Putting the Recent MMA Brain Injury Study In Context
Late last week I reported on a study that claims almost a third of all professional mixed martial arts (MMA) fights result in a concussion for at least one of the fighters involved.
I remain skeptical of the study, and with good reason. The researchers were never allowed actual access to the fighters, so their study was entirely based upon reviewing footage and accessible scorecards, which indicate whether the fight ended in a knockout or technical knockout.
But, it is important to put questionable studies such as the one published last week in the context of recent events.
Not long before the study was published, professional MMA fighter Booto Guylain passed away from a brain injury sustained during a fight in South Africa on Feb. 27. Guylain was only 29 at the time, and though he didn’t have a promising record Guylain’s death made headlines around the world.
According to a statement from the Extreme Fighting Championship Africa, who conducted the February fight, Guylain sustained a head injury from his opponent’s elbows at the end of the third round and he was taken to emergency treatment immediately following the fight.
“Immediately after the bout he was stabilized by the on-site medical team and transported to hospital where he was treated for swelling and bleeding on the brain,” the statement read.
There has yet to be a death directly resulting from injuries during competitions sanctioned by the largest MMA promoter, Ultimate Fighting Championship.
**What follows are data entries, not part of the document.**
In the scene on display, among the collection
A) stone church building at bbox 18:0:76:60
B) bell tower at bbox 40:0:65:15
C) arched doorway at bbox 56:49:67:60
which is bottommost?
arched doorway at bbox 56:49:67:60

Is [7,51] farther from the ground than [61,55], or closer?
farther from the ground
But, Guylain is the third pro MMA fighter to die as a direct result of injuries during professional competition.
Professional fighters Michael Kirkham (30) and Sam Vasquez (35) were killed by cerebral hemorrhages during fights in 2010 and 2007 respectively.
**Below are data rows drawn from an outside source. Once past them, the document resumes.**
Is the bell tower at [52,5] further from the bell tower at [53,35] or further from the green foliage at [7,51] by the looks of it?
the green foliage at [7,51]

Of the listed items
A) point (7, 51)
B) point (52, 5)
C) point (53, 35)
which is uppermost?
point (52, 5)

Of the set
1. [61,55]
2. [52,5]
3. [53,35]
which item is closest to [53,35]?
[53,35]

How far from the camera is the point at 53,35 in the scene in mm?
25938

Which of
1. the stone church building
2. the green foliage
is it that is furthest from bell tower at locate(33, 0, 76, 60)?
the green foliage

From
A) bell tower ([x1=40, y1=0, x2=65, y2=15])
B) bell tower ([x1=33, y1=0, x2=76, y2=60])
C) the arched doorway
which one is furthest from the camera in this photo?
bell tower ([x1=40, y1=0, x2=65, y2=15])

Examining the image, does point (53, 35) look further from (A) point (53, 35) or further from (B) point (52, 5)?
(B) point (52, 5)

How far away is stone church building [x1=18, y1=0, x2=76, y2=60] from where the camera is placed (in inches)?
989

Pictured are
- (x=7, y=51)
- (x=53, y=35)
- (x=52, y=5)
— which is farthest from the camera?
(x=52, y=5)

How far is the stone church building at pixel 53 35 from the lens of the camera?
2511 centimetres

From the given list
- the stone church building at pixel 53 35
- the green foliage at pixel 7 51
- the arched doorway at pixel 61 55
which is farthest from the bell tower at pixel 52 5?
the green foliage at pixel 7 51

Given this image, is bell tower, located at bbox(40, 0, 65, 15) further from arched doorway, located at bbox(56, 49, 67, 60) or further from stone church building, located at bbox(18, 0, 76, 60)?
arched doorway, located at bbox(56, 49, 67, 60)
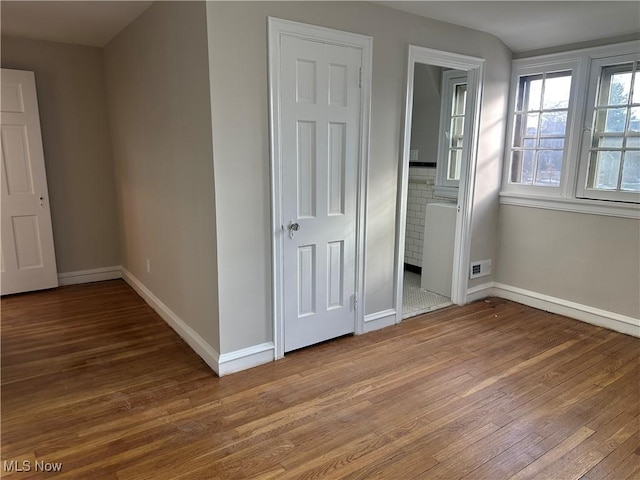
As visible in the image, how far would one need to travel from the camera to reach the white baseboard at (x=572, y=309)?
338cm

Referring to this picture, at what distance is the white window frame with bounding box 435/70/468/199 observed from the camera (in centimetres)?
434

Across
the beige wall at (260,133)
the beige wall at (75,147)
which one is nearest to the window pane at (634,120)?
the beige wall at (260,133)

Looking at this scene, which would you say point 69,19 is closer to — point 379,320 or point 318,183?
point 318,183

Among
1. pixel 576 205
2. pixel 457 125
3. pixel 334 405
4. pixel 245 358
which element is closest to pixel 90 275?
pixel 245 358

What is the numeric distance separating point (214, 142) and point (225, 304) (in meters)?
0.98

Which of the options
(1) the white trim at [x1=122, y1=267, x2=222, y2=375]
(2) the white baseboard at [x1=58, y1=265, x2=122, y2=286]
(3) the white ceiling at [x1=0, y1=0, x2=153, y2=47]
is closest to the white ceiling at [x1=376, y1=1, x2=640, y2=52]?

The study making headlines around the world right now rests on unsteady ground. It was conducted from such a distance and with such little data that the results are easily refutable. However, the study and deaths such as Guylain’s show how important it is that researchers are allowed access to the fighters so that they can see just how dangerous the sport is.
The professional fighters in the UFC may claim to know the risk they are taking, but it is pertinent that young children and would-be fighters know if the risk extends beyond broken bones. If fatal or permanent brain injury is possible, we should know before more fighters join the ranks.